━━━━━ SUPPLIED RECORDS

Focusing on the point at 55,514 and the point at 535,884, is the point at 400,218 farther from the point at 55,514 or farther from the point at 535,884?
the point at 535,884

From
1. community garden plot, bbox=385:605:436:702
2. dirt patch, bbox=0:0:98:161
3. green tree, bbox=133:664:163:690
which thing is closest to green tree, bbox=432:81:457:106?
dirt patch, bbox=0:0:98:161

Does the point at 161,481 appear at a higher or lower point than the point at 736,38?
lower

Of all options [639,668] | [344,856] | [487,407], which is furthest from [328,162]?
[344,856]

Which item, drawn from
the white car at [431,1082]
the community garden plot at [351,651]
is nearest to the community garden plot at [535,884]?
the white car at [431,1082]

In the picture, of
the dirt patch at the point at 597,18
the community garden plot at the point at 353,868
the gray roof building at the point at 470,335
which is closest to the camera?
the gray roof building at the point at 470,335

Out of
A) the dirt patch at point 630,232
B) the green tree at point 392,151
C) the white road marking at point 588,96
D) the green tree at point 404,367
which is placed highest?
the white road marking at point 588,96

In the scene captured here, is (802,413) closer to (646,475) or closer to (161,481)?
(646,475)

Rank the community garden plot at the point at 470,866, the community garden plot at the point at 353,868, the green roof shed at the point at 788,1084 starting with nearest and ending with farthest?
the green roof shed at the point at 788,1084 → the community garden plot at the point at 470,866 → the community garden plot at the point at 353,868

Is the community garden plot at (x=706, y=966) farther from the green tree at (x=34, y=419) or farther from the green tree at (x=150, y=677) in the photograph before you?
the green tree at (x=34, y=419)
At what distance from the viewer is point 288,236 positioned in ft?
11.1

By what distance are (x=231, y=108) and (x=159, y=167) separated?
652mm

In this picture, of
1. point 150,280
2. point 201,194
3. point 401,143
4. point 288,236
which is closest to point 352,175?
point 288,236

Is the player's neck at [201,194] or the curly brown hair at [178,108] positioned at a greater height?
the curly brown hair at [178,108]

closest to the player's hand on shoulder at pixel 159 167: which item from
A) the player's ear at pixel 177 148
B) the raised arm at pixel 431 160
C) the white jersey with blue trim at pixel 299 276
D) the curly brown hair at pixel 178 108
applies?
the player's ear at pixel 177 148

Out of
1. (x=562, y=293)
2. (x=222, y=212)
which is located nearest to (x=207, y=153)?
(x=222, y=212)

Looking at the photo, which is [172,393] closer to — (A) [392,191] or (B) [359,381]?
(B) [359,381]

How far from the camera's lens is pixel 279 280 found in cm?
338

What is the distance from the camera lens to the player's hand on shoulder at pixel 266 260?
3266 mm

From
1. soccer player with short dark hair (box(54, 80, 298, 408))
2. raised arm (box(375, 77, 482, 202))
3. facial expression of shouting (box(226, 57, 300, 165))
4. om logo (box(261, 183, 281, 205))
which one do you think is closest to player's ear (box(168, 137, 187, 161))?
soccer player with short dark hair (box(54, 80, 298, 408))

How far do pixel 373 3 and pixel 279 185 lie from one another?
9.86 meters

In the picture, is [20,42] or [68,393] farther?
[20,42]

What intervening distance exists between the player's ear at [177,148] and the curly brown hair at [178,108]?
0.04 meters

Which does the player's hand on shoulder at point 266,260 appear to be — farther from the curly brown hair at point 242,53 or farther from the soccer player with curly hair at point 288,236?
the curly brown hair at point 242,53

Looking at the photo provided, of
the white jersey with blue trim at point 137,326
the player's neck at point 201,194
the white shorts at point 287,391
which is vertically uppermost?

━━━━━━━━━━

WHAT YOU HAVE TO DO >>
Lay out the material above as a numbered list, starting at the line that contains "closest to the player's" and ending at the line that contains "0.04 meters", with blank lines left out.

ANSWER BELOW >>
1. closest to the player's hand on shoulder at pixel 159 167: which item from
2. A) the player's ear at pixel 177 148
3. B) the raised arm at pixel 431 160
4. C) the white jersey with blue trim at pixel 299 276
5. D) the curly brown hair at pixel 178 108
6. applies?
7. the player's ear at pixel 177 148
8. Out of
9. 1. (x=562, y=293)
10. 2. (x=222, y=212)
11. which is located nearest to (x=207, y=153)?
12. (x=222, y=212)
13. Looking at the photo, which is [172,393] closer to — (A) [392,191] or (B) [359,381]?
14. (B) [359,381]
15. How far from the camera's lens is pixel 279 280 found in cm?
16. 338
17. What is the distance from the camera lens to the player's hand on shoulder at pixel 266 260?
18. 3266 mm
19. From
20. 1. soccer player with short dark hair (box(54, 80, 298, 408))
21. 2. raised arm (box(375, 77, 482, 202))
22. 3. facial expression of shouting (box(226, 57, 300, 165))
23. 4. om logo (box(261, 183, 281, 205))
24. which one do you think is closest to player's ear (box(168, 137, 187, 161))?
25. soccer player with short dark hair (box(54, 80, 298, 408))
26. How far do pixel 373 3 and pixel 279 185 lie from one another?
27. 9.86 meters
28. In the picture, is [20,42] or [68,393] farther?
29. [20,42]
30. What intervening distance exists between the player's ear at [177,148] and the curly brown hair at [178,108]?
31. 0.04 meters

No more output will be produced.